The Circle of Fifths Trainer drills the 14 major and 14 minor key signatures used in Western music — every key from C major (no accidentals) through F♯ major (six sharps) and G♭ major (six flats), plus every relative minor. Two study modes, three drill directions, all free and mobile-friendly.
Pick which keys to drill (major only, minor only, or both), then choose a direction. Key to accidentals shows you a key name (like "Key of D major") and asks you to mark the F♯ and C♯. Notes to key shows you the seven notes of a scale and asks you to name the key — a slightly harder direction that builds the reverse-association you need for sight-reading and analysis.
A focused drill: see a major key, name its relative minor. The 14 majors cycle through in random order. Useful for internalizing the major/minor pairings — that A minor is the relative minor of C major, that E minor is G major's relative minor, that D minor pairs with F major, and so on through the whole circle.
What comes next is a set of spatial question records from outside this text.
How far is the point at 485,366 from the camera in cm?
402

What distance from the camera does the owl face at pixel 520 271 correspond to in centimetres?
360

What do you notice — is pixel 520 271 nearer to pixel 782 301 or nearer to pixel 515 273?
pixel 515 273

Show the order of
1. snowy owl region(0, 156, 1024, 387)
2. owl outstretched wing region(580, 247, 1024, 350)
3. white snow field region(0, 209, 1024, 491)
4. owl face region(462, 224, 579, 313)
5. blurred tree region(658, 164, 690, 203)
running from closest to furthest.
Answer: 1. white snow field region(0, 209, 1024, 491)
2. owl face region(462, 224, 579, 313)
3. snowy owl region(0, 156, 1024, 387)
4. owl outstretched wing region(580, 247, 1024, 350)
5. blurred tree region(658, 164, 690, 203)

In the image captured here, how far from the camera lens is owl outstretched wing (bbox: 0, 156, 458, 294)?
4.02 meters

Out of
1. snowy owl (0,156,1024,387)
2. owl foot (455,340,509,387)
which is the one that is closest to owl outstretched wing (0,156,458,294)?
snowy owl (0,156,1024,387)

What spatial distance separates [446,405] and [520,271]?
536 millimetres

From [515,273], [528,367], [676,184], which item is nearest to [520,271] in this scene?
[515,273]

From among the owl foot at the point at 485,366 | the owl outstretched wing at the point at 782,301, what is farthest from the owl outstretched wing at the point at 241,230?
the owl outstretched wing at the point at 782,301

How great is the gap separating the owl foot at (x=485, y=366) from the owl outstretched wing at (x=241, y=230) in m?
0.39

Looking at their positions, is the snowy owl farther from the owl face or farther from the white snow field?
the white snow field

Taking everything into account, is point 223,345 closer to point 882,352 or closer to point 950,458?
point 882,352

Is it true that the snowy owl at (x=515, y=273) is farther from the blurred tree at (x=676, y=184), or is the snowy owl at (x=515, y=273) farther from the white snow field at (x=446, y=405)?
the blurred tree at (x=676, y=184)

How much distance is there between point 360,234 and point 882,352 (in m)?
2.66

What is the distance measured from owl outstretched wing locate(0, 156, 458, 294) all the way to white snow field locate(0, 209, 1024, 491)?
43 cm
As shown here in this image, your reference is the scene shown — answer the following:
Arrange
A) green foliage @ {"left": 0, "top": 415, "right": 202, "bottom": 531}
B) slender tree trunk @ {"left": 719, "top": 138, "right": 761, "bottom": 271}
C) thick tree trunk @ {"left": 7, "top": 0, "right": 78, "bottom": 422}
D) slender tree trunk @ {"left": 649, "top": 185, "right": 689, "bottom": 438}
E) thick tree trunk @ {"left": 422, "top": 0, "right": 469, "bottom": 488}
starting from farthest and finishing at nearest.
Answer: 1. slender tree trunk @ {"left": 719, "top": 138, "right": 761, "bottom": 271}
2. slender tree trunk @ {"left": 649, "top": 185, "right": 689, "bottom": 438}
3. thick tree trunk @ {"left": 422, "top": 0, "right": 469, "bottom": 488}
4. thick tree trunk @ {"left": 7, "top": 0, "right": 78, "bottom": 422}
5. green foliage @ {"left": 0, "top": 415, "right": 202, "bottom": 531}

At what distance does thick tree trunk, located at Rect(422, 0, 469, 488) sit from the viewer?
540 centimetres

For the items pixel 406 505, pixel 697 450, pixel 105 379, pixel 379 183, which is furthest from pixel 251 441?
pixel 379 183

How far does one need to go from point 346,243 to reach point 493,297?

The circle of fifths is one of the few facts in music theory that genuinely repays drilling. There's no shortcut to knowing that B major has 5 sharps without looking it up — but once it's reflexive you can read any score, transpose any piece, and analyze any chord progression without breaking flow. Best times are stored in your browser; +20 seconds per wrong answer keeps the focus on accuracy.